PROBLEMS TO SOLVE
• 1. Repeat word for word the part of the text on China's national carbon trading market that opens with the words "In April 2021, President" and closes with "penalties for breach.".
• 2. Pick up the text on China's national carbon trading market right after its last sentence and keep writing it.

PAGE
In 2014, the NDRC released its Interim Measures for Managing Carbon Emissions Trading Rights to start the process of developing standards for a national carbon trading market. 6 The launch of the ETS was, however, repeatedly delayed. It was initially planned to be issued within the 12th Five-Year Plan period (2011–2015), 7 but was postponed. In September 2015, President Xi Jinping announced that the Chinese government would launch a national CO2 emissions trading program by the end of 2017. 8

 In December 2017, NDRC released its National Carbon Market Development Plan (Power Generation Sector). 9 The document set forth a three-phase plan:

  • Phase 1 (“Basic Infrastructure Establishment”): “Build unified national systems for emissions data reporting, registration and allowance trading.”
  • Phase 2 (“Simulated Operation”): “Conduct mock trading of allowances in the power generation sector.”
  • Phase 3: (“Deepening and perfecting”): “Conduct spot trading of allowances among participants from the power generation sector…Once the carbon market for the power generation sector is successfully established, the market shall gradually expand to cover other sectors, trading products and trading types.”

The challenge of collecting reliable emissions data, a government reshuffle (with the Ministry of Ecology and Environment (MEE) replacing the Ministry of Environmental Protection in an effort to elevate the importance of environmental protection) and other factors led to a delay in the rollout of the ETS. 10

In April 2021, President Xi mentioned the ETS in a high-profile speech at the Leaders Summit on Climate Change, tying it to his carbon peaking and carbon neutrality goals. 11

ETS design and first implementation cycle:

At the end of 2020, the MEE published its allocation plan for the power sector. The first annual implementation cycle started on January 1, 2021, with the MEE publishing the Interim Rules for Carbon Emissions Trading Management that same month. The Rules came into effect in February 2021 12 clarifying the inclusion criteria of key emission entities, how allowances would be set and allocated, verification methods, reporting and information disclosure, supervision and penalties for breach.

The initial compliance cycle included 2225 participating entities from the power sector 13 with compliance obligations covering their 2019 and 2020 emissions. 14, 15

  • The emissions allowances—each representing the right to emit one tonne of CO2—were determined based on actual output levels of coal- and gas-fired power plants (total KWh of electricity generated), using CO2 emission intensity benchmarks in tonnes of CO2/KWh for electricity and tonnes of CO2/GJ for heat generation. 16
  • The threshold for inclusion in the ETS was set at 26,000 tonnes of CO2 per year per entity. This is roughly equivalent to the annual emissions of a small five-megawatt (MW) coal-fired power plant. 17
  • The initial 2225 participants—described as “key emission entities”—were selected based on their greenhouse gas emissions in 2013–2018, as collected, verified and compiled by MEE’s provincial subsidiaries. 18 The vast majority of the entities covered in the first cycle are coal-fired power plants with a small number of gas-fired plants, reflecting the structure of China’s power fleet.
  • Although the ETS only covers the power sector, the inclusion of captive power plants in the participating entities impacts other sectors too. Captive power plants are built to provide stable power supplies with lower energy costs for the private use of industrial or commercial sites. Captive power plants account for roughly one-third of the entities regulated by the ETS in its first implementation cycle. 19 Nearly half of these captive plants serve the chemical industry, with others covering pulp and paper as well as metals, among others. Since these captive plants are usually smaller and less efficient (circulating fluidized bed, CFB or subcritical plants) than large and new coal power plants (ultra-supercritical plants), the ETS would therefore lead to a more rapid phase out of these plants. 20

Permit allocation

  • Permits were allocated to the different entities based on emissions intensity “benchmarks,” and were allocated for free in the first compliance cycle.

Spatial question records
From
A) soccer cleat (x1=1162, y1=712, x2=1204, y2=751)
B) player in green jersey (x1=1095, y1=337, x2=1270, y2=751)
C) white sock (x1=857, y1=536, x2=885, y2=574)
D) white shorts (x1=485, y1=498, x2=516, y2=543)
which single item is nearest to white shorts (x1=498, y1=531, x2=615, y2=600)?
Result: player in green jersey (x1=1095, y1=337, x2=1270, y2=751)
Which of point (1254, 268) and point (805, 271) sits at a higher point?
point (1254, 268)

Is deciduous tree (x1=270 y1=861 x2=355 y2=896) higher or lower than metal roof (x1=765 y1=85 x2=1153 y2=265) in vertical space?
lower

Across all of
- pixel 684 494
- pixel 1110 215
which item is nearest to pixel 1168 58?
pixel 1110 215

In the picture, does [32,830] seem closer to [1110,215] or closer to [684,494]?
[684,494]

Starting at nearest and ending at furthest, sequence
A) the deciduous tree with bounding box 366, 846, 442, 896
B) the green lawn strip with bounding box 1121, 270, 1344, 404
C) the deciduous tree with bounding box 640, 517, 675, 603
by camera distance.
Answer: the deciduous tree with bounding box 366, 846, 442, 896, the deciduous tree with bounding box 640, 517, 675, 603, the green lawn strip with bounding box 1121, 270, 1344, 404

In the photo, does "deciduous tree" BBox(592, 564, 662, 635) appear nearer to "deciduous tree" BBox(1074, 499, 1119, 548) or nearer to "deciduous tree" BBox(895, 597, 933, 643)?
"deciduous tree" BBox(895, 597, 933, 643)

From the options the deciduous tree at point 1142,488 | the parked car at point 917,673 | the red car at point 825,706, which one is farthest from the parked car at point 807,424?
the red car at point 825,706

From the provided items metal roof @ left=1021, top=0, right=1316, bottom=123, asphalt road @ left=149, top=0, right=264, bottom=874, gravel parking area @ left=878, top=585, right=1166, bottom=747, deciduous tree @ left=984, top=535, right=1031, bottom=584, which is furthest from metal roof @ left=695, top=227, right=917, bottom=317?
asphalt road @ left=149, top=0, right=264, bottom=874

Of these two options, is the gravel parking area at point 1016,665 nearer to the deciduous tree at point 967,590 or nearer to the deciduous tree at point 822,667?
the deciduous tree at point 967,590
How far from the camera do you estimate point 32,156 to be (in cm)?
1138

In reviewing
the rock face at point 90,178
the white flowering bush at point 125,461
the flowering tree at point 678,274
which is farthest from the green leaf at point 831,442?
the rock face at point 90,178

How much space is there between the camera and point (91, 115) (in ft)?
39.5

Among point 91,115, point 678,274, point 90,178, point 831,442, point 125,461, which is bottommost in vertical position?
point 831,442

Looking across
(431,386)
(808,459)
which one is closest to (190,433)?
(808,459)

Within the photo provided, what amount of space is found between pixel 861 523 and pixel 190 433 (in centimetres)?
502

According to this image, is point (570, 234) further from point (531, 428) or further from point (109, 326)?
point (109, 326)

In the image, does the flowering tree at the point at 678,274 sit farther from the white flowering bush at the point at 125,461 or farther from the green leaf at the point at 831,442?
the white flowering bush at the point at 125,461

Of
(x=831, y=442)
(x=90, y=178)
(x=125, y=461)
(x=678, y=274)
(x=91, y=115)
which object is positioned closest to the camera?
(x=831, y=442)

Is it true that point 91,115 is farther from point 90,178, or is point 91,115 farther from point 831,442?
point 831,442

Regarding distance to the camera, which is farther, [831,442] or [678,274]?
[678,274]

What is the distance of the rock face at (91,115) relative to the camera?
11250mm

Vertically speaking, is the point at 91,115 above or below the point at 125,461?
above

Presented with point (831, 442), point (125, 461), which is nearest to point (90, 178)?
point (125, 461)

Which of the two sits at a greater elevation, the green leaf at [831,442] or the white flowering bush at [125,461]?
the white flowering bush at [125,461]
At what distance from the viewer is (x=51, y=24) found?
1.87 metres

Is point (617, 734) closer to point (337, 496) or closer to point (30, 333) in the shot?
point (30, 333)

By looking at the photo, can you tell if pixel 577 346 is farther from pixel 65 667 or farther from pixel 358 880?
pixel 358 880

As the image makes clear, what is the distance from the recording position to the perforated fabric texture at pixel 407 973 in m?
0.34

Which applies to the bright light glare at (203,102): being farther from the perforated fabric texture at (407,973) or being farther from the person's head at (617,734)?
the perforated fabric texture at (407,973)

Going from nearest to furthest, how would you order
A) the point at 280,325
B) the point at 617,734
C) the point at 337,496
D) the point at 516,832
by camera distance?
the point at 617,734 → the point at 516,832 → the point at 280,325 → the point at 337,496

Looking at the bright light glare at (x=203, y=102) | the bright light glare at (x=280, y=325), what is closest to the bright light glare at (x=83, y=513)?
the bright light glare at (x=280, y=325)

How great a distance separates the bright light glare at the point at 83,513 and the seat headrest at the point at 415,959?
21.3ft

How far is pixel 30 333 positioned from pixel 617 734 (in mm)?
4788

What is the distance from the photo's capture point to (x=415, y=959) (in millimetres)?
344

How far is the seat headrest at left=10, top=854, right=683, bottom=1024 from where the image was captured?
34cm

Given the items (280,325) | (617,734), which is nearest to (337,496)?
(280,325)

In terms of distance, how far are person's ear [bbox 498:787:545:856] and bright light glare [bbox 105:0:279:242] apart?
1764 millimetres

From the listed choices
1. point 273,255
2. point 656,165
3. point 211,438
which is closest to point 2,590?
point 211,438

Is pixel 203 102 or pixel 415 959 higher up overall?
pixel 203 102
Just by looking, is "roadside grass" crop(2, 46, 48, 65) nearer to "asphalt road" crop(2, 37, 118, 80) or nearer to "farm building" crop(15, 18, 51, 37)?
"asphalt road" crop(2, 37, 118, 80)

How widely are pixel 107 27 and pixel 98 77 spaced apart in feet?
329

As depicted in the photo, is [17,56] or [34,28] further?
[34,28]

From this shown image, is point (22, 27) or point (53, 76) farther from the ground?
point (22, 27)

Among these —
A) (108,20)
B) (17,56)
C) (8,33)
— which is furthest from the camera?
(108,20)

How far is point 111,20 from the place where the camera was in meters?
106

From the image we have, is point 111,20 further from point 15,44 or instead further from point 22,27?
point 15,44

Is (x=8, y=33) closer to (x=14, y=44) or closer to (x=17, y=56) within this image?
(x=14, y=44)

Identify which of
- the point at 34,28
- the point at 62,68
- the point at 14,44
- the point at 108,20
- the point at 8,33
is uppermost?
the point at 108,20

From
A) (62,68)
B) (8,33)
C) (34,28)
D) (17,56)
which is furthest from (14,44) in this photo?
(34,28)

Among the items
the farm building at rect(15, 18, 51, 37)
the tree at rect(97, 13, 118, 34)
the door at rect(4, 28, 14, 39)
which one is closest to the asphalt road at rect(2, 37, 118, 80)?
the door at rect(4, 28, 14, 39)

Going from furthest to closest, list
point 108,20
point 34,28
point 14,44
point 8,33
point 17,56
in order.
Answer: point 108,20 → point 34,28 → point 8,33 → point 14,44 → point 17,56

ANSWER SET
• 1.
In April 2021, President Xi mentioned the ETS in a high-profile speech at the Leaders Summit on Climate Change, tying it to his carbon peaking and carbon neutrality goals. 11

ETS design and first implementation cycle:

At the end of 2020, the MEE published its allocation plan for the power sector. The first annual implementation cycle started on January 1, 2021, with the MEE publishing the Interim Rules for Carbon Emissions Trading Management that same month. The Rules came into effect in February 2021 12 clarifying the inclusion criteria of key emission entities, how allowances would be set and allocated, verification methods, reporting and information disclosure, supervision and penalties for breach.

• 2.
  • Coal power plants were divided into three benchmark categories and gas-fired power plants followed one unified benchmark.
  • Gas-fired power plants do not have a compliance obligation, so do not need to purchase allowances when they have a deficit. 21 This is an indirect subsidy on gas plants in order to encourage coal-to-gas switching.
  • CFB plants received 30% more allowances than large conventional coal plants and 192% more than gas-fired power plants. CFB plants use low-grade coal which makes their emission intensity higher than other coal technologies.
  • As the ETS covers only coal- and gas-fired power plants, generation from non-fossil energy sources, such as renewables and nuclear power plants, does not receive any allowances and cannot act as a source of supply to the market. 22
  • Entities are also allowed to use Chinese Certified Emissions Reduction (CCER) offset credits to meet compliance obligations for up to 5% of verified emissions. 23

In March 2020, the 2225 regulated power generation sites received their preliminary allocation of emission permits for 2019 and 2020, and opened a trading account in the Shanghai Environment and Energy Exchange. 24

Figure 10-1: Benchmark Design for Electricity Generation for 2019 and 2020

Source: International Energy Agency 25

The initial allowances covered an estimated 4.5 Gt of CO2, 26 making China’s ETS the largest emissions trading system globally.

Yet China’s ETS is currently designed using intensity-based targets, thus limiting its effectiveness for emissions reductions: Compliance obligations are measured in emissions per unit of production (or per unit of electricity generated) so the ETS does not set a cap on total emissions, unlike the EU ETS and California’s Cap-and-Trade Program which hold participating entities accountable for their absolute emissions and set the overall emissions cap several years into the future. The aim of the first compliance cycle was therefore to encourage participation and allow the regulator to collect historical data and test the system.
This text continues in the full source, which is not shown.